Say this with me: “I and everyone I know and love is going to die”.
Now let go of the fear that tightens the muscles in your belly, that makes you sick with despair, that makes you want to drop to your knees and hopelessly weep.
You see, there is no avoiding this fact of death. There is no postponing it until you are ready. There is no negotiating with it for a few more minutes of life so you can wrap up all of your loose ends. You can’t mark it in your day planner or include it in your retirement strategy. You have no idea when it will come. In fact, there is no guarantee that you will be here tomorrow (or even tonight). Even if you keep yourself healthy, if you run, if you eat right, if you do yoga, you still could die at any moment.
If you stop with this meditation right now, there is no doubt that you will be paralyzed with fear. You might even go a little mad. You might lock yourself and your husbands and your wives and your children in a shed in the back yard and never want to come out again.

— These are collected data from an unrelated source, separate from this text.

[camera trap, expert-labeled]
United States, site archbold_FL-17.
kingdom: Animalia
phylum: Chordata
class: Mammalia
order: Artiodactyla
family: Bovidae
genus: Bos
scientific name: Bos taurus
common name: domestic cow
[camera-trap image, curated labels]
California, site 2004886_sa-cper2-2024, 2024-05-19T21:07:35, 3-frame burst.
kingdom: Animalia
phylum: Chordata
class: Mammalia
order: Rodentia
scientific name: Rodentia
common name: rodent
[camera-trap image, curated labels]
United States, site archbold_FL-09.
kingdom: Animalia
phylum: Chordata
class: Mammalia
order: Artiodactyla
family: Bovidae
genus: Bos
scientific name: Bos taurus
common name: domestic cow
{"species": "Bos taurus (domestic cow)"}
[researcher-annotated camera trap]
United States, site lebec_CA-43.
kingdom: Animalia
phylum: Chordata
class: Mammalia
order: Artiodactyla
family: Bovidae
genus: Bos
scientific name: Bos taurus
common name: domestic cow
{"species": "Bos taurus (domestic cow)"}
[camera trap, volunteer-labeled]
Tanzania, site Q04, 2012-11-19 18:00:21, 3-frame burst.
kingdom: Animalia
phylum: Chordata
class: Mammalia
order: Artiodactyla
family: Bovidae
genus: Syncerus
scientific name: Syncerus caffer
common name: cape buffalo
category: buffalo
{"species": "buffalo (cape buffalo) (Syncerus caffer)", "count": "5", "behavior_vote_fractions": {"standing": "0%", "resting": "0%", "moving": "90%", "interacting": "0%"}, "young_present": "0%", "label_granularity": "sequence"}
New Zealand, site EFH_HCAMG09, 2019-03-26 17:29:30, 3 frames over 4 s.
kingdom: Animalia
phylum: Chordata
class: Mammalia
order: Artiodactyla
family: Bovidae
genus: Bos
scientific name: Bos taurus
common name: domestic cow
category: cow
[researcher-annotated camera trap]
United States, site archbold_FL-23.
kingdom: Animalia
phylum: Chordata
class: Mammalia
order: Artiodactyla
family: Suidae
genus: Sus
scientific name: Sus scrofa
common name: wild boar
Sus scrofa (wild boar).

But why is this? Why are we all taken by surprise when death comes? We all know that it’s coming. Each day that passes is a day closer to death. But we trick ourselves into believing that it’s a long way off, that it’s an unpleasant experience that we will have to face but only in some remote future. This trick of the mind even leads us to believe that maybe we and our loved ones are going to be the exceptions.
By not facing up to the reality of death we do ourselves and those around us a great, if not unintentional, harm. Of course, we’re afraid. Of course we want to protect ourselves and our loved ones from the pain of this truth. But avoiding the truth only makes it worse.
And the thing is, it doesn’t have to be this way.
Despite all the wisdom of all the world’s spiritual traditions that tell us that there is something after death, we still don’t know for certain what’s in store for us, do we? There are so many different possible outcomes.There are a bewildering array of heavens and hells and rest stops in between. To tell you the truth, I don’t know if any of them are real. But of this I am certain. When the time of death comes, we will not be greeted by a cold, dark void before being blown out like a candle in a storm. The essence of who we are, the indestructible and unbounded nature of our minds, is ever unchanged.
So hold on to that. Trust in that. Be strong. And though we can, and should, grieve when we lose someone we love, we don’t have to be afraid.
This post is dedicated to my friend Jamie Heiney and to all sentient beings. Om Mani Padme Hung Hri.